## ABOUT THIS TASK
Report each line of the records below that uses the word "margin".

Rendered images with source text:
+++
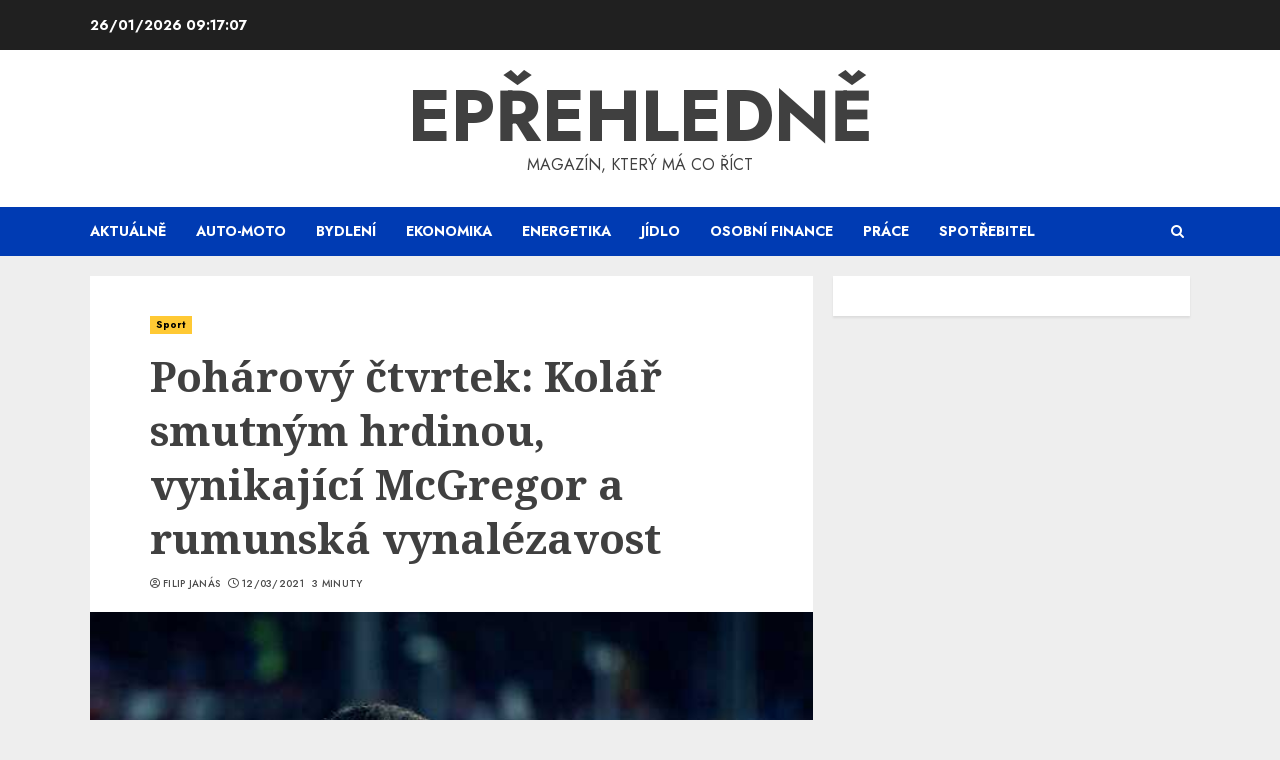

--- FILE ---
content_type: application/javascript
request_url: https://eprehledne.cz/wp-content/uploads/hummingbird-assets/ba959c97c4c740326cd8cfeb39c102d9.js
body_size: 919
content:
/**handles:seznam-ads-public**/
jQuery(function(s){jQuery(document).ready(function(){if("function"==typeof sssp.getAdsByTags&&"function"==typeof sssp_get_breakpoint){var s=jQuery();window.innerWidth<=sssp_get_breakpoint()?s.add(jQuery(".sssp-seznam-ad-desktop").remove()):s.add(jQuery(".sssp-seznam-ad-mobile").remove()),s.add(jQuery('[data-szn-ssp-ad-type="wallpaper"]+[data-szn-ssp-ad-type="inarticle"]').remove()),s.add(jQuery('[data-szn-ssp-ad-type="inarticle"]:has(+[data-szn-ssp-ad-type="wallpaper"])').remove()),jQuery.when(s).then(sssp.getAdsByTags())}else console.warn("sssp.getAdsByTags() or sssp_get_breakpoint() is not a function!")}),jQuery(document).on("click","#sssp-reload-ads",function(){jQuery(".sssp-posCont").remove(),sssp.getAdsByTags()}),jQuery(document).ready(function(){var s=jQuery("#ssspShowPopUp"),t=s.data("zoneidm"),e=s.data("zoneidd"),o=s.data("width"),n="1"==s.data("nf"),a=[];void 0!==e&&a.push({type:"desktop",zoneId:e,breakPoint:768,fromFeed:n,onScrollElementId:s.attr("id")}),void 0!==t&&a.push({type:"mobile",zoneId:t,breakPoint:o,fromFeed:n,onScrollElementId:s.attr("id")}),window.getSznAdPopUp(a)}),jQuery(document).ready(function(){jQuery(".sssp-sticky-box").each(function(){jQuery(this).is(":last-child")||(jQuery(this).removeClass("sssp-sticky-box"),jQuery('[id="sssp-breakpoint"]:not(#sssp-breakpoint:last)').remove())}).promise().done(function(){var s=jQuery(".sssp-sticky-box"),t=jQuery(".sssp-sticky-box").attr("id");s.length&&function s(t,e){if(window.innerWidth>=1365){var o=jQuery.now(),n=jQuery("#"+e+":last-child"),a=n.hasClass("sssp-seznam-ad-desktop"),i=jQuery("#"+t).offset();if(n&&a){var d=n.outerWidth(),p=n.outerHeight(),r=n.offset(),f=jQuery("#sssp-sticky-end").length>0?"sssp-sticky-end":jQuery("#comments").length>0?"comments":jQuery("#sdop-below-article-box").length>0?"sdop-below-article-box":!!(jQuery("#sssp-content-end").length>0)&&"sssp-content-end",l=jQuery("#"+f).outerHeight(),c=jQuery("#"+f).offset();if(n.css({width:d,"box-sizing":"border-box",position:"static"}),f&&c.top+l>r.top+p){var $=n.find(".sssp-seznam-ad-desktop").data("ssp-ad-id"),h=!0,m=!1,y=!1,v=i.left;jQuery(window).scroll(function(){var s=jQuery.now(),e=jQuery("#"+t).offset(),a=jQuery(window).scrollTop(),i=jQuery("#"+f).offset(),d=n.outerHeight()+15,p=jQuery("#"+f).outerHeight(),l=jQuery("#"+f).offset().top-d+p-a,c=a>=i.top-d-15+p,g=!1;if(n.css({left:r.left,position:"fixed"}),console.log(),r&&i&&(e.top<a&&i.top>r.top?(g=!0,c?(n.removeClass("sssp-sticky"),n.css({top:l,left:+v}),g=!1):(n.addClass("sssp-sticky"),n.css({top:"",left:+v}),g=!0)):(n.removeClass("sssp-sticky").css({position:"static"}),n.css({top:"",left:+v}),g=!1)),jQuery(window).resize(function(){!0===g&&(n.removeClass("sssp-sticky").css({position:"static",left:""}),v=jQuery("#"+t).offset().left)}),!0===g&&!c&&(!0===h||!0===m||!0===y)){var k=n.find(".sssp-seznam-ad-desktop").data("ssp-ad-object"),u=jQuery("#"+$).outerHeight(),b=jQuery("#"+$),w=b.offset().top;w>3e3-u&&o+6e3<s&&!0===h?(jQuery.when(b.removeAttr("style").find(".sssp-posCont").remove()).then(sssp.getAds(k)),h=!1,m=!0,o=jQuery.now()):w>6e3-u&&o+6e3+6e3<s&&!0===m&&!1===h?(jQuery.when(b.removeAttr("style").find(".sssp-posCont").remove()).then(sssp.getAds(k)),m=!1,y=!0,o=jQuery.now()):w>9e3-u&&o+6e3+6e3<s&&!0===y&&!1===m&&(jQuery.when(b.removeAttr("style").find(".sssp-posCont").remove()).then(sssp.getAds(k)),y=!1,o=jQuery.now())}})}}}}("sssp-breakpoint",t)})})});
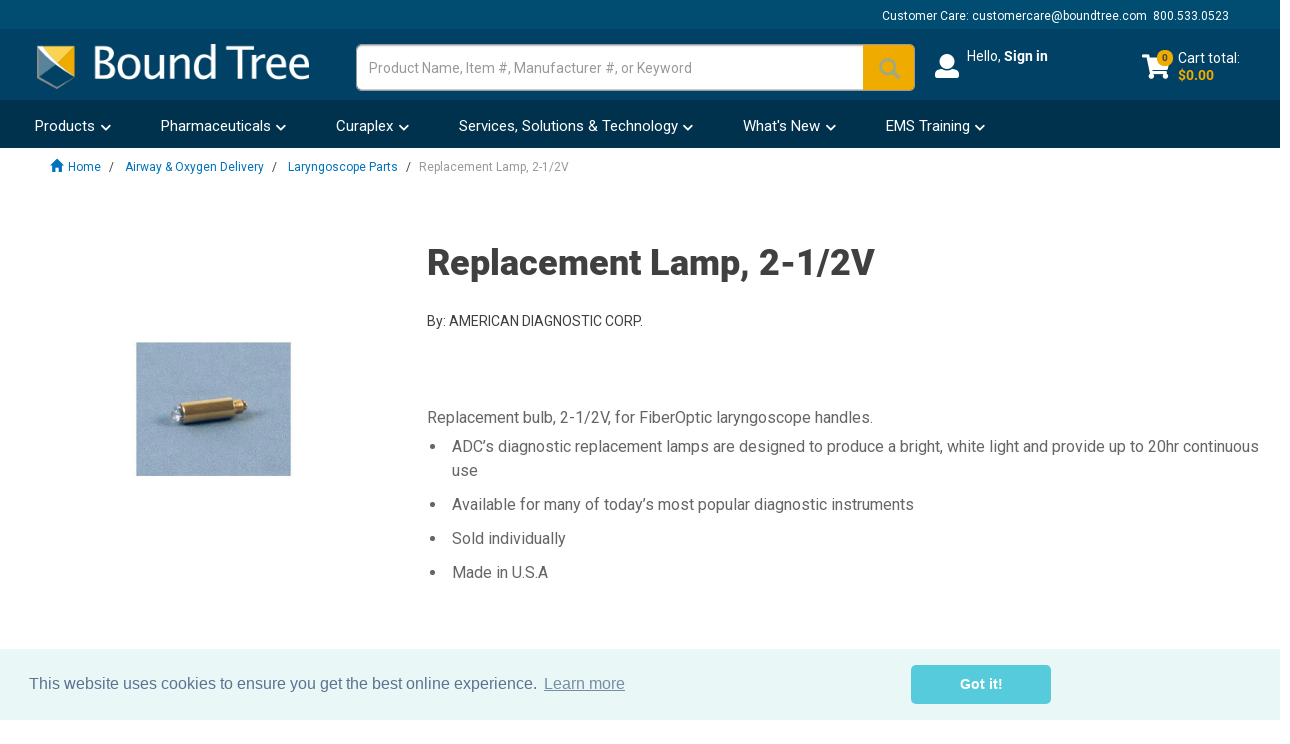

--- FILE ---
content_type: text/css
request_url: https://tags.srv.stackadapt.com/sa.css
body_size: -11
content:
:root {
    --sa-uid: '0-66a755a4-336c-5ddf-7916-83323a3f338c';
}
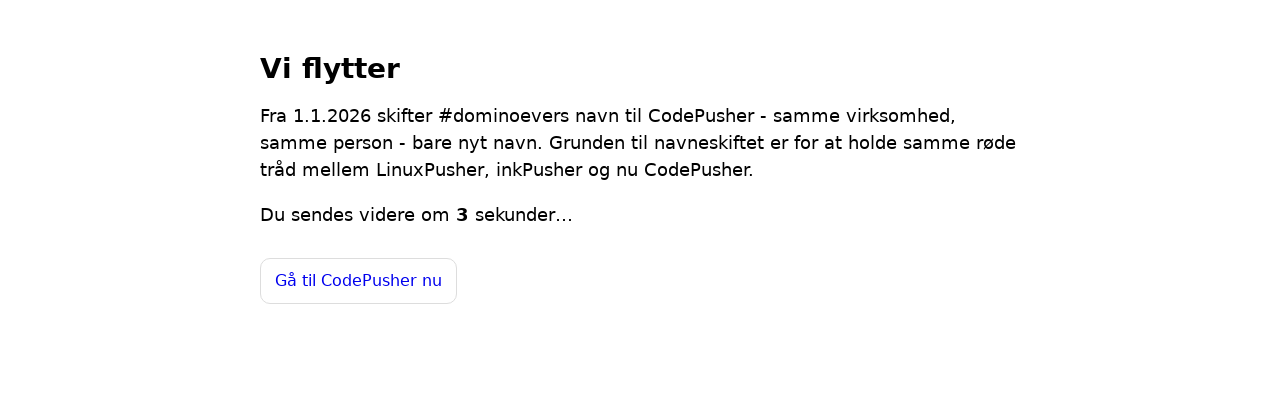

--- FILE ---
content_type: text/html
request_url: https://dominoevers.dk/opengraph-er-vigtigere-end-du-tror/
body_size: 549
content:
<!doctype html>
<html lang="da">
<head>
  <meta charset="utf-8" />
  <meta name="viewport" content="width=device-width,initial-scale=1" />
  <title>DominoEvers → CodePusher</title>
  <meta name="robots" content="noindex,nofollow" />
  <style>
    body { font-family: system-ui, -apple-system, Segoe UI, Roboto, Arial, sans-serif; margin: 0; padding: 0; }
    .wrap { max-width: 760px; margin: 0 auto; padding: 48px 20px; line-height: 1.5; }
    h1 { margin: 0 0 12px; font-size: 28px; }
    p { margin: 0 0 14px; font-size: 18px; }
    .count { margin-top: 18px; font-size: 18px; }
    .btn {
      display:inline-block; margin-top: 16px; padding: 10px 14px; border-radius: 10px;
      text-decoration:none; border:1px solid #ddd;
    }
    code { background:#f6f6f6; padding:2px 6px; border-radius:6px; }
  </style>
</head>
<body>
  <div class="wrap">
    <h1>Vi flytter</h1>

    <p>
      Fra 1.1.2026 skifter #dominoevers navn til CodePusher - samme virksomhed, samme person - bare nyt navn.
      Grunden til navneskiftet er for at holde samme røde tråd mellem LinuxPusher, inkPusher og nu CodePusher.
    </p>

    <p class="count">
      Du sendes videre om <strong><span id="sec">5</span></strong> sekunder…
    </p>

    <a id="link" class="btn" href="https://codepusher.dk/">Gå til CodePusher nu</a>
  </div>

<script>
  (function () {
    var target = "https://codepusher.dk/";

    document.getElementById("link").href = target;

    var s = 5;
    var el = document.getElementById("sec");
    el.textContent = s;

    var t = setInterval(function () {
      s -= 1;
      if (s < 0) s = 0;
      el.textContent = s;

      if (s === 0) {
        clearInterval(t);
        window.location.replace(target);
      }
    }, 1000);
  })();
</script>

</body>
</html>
+++
## RESULT OF THE EXERCISE
    body { font-family: system-ui, -apple-system, Segoe UI, Roboto, Arial, sans-serif; margin: 0; padding: 0; }
    .wrap { max-width: 760px; margin: 0 auto; padding: 48px 20px; line-height: 1.5; }
    h1 { margin: 0 0 12px; font-size: 28px; }
    p { margin: 0 0 14px; font-size: 18px; }
    .count { margin-top: 18px; font-size: 18px; }
      display:inline-block; margin-top: 16px; padding: 10px 14px; border-radius: 10px;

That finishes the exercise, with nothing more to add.